## What you need to do
1. In the R linear regression lab text, list every variable name that is assigned a value with an equals sign.
2. Reproduce the R linear regression lab text word for word, everything from "y = .7*x+rnorm(n,sd=5)" down to "fit.lm = lm(y~x)".
3. Carry on the R linear regression lab text from the point where it stops.

-- START Page text --

Labs for Advanced Stats

Lab Exercise for R: Linear Regression

Exercise 1: Characterize a linear relationship

If two independent samples are obtained, then we can ask whether they may have been drawn from two different underlying distributions.

First generate a Data set

n = 50
x = sample(40:70,n,rep=T)
y = .7*x+rnorm(n,sd=5)

Now plot the data and a horizontal line at the mean

plot(x,y)
ybar = mean(y)
abline(a=ybar,b=0,col="black")

Calculate the best fit model line and draw in the line

fit.lm = lm(y~x)
abline(fit.lm,col="red")
points(x,fitted(fit.lm),col='red',pch=20)

Predict y-hats and construct confidence intervals for the slope

newx = seq(min(x),max(x))

-- END Page text --
-- START Entries shown --

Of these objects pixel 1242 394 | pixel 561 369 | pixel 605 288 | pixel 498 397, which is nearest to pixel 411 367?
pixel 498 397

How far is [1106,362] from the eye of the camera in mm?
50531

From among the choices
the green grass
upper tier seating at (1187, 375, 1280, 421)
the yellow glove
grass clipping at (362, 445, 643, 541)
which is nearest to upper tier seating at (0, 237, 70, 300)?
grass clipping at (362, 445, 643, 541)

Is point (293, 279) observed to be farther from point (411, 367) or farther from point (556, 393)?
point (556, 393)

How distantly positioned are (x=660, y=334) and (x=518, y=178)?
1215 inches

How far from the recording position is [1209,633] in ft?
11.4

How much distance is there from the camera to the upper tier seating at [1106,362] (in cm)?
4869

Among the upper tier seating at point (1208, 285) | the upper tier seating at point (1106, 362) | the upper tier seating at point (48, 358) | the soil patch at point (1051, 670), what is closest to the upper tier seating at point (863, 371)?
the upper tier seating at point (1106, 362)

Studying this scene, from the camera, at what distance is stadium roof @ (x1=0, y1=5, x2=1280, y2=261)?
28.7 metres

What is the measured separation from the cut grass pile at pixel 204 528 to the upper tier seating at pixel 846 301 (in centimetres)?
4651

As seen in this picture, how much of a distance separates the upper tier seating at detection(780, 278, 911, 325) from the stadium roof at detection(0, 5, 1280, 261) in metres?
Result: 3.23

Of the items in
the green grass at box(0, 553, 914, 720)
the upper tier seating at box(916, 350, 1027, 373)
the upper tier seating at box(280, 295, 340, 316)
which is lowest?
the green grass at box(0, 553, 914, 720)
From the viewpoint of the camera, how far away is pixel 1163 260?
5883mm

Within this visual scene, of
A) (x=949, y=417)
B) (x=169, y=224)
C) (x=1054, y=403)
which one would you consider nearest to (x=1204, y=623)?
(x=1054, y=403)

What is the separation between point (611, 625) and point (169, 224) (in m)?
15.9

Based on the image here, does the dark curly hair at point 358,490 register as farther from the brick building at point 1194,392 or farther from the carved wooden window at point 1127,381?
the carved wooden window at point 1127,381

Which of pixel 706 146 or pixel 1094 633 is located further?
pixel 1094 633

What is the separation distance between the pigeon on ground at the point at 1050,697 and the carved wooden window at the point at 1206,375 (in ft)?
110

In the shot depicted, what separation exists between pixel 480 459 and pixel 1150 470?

-- END Entries shown --

## Replies
1. n, x, y, ybar, fit.lm, newx

2.
y = .7*x+rnorm(n,sd=5)

Now plot the data and a horizontal line at the mean

plot(x,y)
ybar = mean(y)
abline(a=ybar,b=0,col="black")

Calculate the best fit model line and draw in the line

fit.lm = lm(y~x)

3.
prd = predict(fit.lm,data.frame(x=newx),interval="confidence",level=0.95,type="response")
lines(newx,prd[,2],col="red",lty=2)
lines(newx,prd[,3],col="red",lty=2)

Get a plot of the results, for residuals vs fitted values, residuals vs independent values, a Q-Q plot for residuals, etc ...

plot(fitted(fit.lm), resid(fit.lm))
plot(x,resid(fit.lm))
qqnorm(resid(fit.lm))
qqline(resid(fit.lm),col="red")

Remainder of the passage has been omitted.